I bought an AMD TR2 system to use it with kvm for virtualizing a couple of machines, one of which is a Windows Server 2016. Once a day the kernel hard locks and not even the Magic SysRq keys are working. The system is as following:
CPU: AMD ThreadRipper 2950x
MB: Gigabyte X399 AORUS PRO (BIOS version: F2g, Update AGESA 126.96.36.199)
NAND: 2x Samsung 970 EVO Plus - 500G
OS: Arch Linux
Kernels: 5.2.3-arch1-1-ARCH, 4.19.61-1 (LTS)
I had before, 2 other no-name NAND disks that were crashing the kernel in the same way every time I was copying from one another. Now, I cannot reproduce the issue with the new Samsung NAND but the system still hard locks once a day. The only way to start it is with a hard-reset.
Reading through various forums I tried the following:
- Disable/enable IOMMU in BIOS (various kernel params: amd_iommu=on, amd_iommu=pt, amd_iommu=soft)

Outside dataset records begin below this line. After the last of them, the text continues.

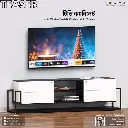 Teaser - TV Cabinet | TSV3-002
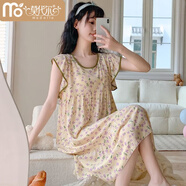 莫代爾睡裙女夏季坎肩碎花可愛連衣裙寬松棉綢裙子家居服睡衣可外穿 850-1四片草黃 均碼
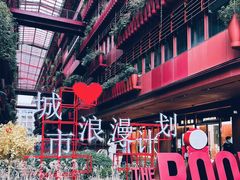 -二酉书店TOYOU BOOKS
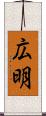広明 Scroll
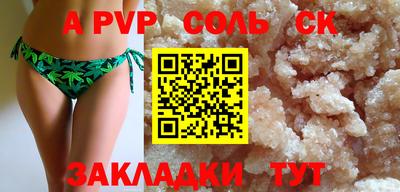 твердый Апрелевка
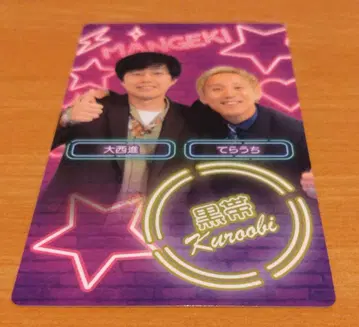 블랙 오비 씨 만게키 컬렉션 카드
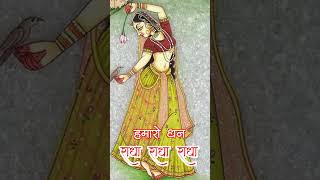 Hamaro Dhan Radha Radha Radha by Krushnadas Nayak  Radhashtami Special [upl. by Ariuqahs957]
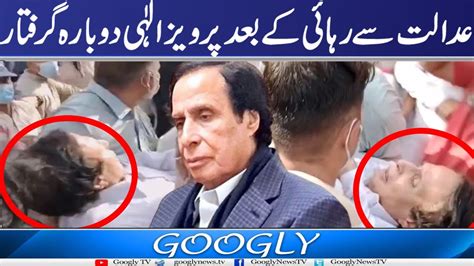 Lahore High Court Sai Rehai Kai Baad Ch Pervaiz Elahi Dubara Giraftar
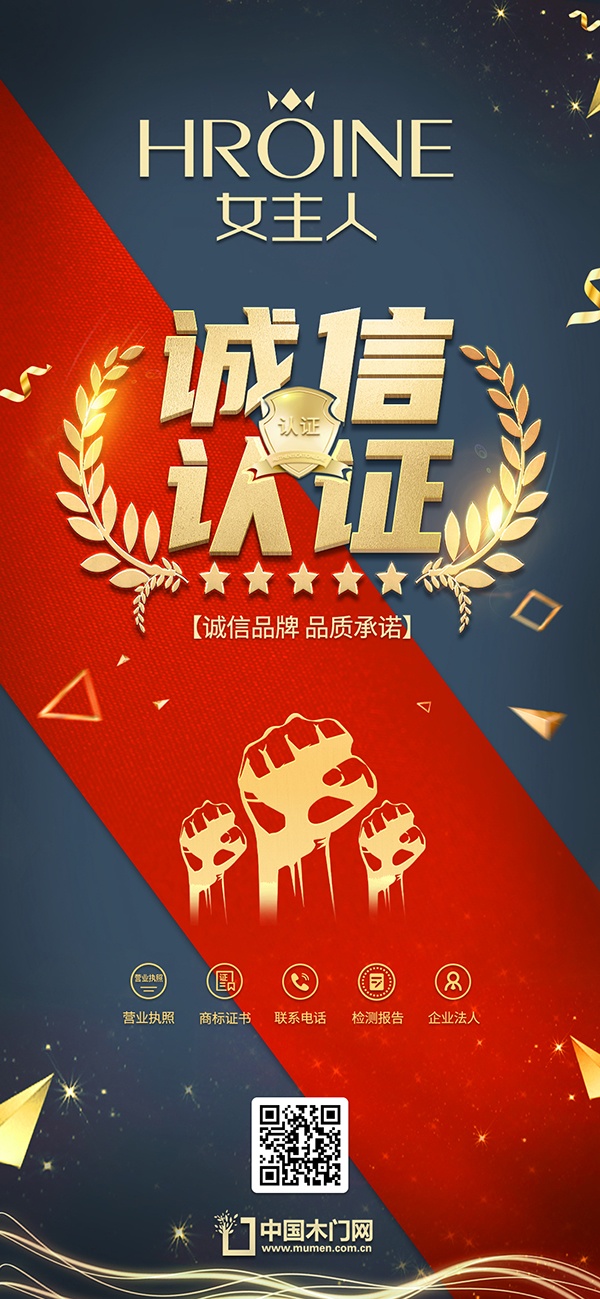 女主人木門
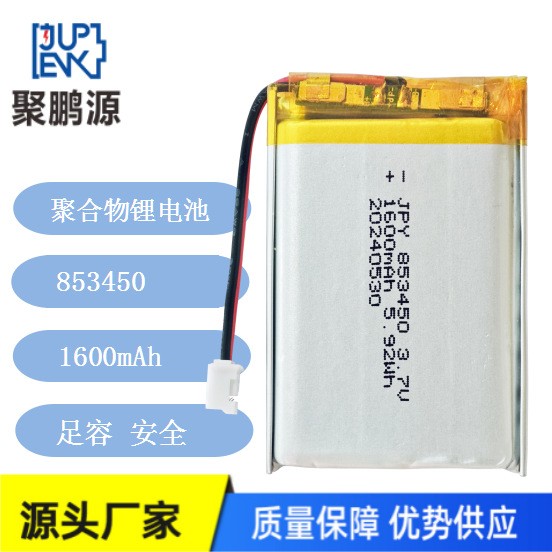 應(yīng)急燈LED蠟燭燈853450-1600MAH聚合物鋰電池3.7V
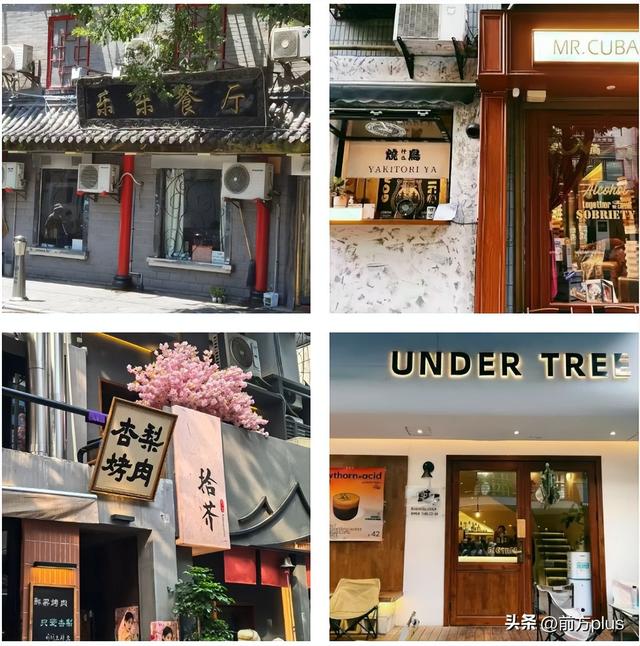 在西安，去湘子庙街“偷个闲”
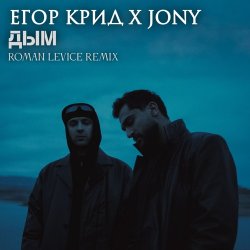 Обложка ЕГОР КРИД & JONY - Дым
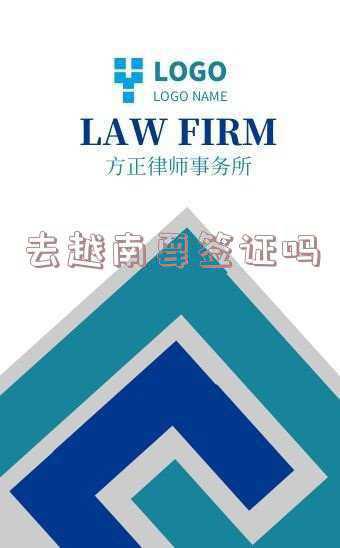 去越南要签证吗还是要护照-去越南几天，必须要签证和护照吗？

- kernel params for nvme ASP issues: nvme_core.default_ps_max_latency_us=0
- Tried latest kernel and linux-lts
- Compiled kernel with IOMMU debugging options, pci debugging, etc. Enabled panic for all OOPS to be able to catch the defect
- Enabled kernel dump for OOPS
No matter the configuration, the hang is always the same: no magic sysrq, no logs, no dump.
I am a developer but not a kernel developer so I am asking nicely if there is any way that I can catch this hard lock in order to understand what the BUG is or what the hardware issue is.